WHAT YOU NEED TO DO
Nothing but an exact copy of the listing should appear in the response.

RAW DATA
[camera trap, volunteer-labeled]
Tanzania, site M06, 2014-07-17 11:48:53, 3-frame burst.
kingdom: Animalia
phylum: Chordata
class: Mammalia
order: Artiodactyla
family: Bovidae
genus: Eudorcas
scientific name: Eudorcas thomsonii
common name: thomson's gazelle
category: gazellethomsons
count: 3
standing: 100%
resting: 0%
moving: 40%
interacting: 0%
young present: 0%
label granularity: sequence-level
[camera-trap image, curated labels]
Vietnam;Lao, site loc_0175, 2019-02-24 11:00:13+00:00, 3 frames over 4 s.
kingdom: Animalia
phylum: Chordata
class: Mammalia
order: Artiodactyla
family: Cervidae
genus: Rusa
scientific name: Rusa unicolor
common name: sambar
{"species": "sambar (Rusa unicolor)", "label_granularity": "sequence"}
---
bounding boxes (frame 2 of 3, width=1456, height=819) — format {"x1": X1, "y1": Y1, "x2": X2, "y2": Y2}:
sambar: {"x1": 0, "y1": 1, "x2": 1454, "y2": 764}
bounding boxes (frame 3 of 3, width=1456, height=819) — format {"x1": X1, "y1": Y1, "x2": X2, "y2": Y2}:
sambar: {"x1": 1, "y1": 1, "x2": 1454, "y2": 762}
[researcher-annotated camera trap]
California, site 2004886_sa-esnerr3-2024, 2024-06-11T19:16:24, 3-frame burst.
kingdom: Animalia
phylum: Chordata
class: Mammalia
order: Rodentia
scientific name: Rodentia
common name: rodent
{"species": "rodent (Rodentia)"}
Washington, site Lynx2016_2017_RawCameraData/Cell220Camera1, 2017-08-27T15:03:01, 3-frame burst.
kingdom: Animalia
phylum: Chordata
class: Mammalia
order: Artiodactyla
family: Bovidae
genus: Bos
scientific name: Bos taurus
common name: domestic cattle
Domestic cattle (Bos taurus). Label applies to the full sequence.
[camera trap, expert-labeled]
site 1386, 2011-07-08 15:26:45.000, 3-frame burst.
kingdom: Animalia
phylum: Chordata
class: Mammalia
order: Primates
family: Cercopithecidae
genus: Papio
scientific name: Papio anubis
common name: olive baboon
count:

RESPONSE AREA
[camera trap, volunteer-labeled]
Tanzania, site M06, 2014-07-17 11:48:53, 3-frame burst.
kingdom: Animalia
phylum: Chordata
class: Mammalia
order: Artiodactyla
family: Bovidae
genus: Eudorcas
scientific name: Eudorcas thomsonii
common name: thomson's gazelle
category: gazellethomsons
count: 3
standing: 100%
resting: 0%
moving: 40%
interacting: 0%
young present: 0%
label granularity: sequence-level
[camera-trap image, curated labels]
Vietnam;Lao, site loc_0175, 2019-02-24 11:00:13+00:00, 3 frames over 4 s.
kingdom: Animalia
phylum: Chordata
class: Mammalia
order: Artiodactyla
family: Cervidae
genus: Rusa
scientific name: Rusa unicolor
common name: sambar
{"species": "sambar (Rusa unicolor)", "label_granularity": "sequence"}
---
bounding boxes (frame 2 of 3, width=1456, height=819) — format {"x1": X1, "y1": Y1, "x2": X2, "y2": Y2}:
sambar: {"x1": 0, "y1": 1, "x2": 1454, "y2": 764}
bounding boxes (frame 3 of 3, width=1456, height=819) — format {"x1": X1, "y1": Y1, "x2": X2, "y2": Y2}:
sambar: {"x1": 1, "y1": 1, "x2": 1454, "y2": 762}
[researcher-annotated camera trap]
California, site 2004886_sa-esnerr3-2024, 2024-06-11T19:16:24, 3-frame burst.
kingdom: Animalia
phylum: Chordata
class: Mammalia
order: Rodentia
scientific name: Rodentia
common name: rodent
{"species": "rodent (Rodentia)"}
Washington, site Lynx2016_2017_RawCameraData/Cell220Camera1, 2017-08-27T15:03:01, 3-frame burst.
kingdom: Animalia
phylum: Chordata
class: Mammalia
order: Artiodactyla
family: Bovidae
genus: Bos
scientific name: Bos taurus
common name: domestic cattle
Domestic cattle (Bos taurus). Label applies to the full sequence.
[camera trap, expert-labeled]
site 1386, 2011-07-08 15:26:45.000, 3-frame burst.
kingdom: Animalia
phylum: Chordata
class: Mammalia
order: Primates
family: Cercopithecidae
genus: Papio
scientific name: Papio anubis
common name: olive baboon
count:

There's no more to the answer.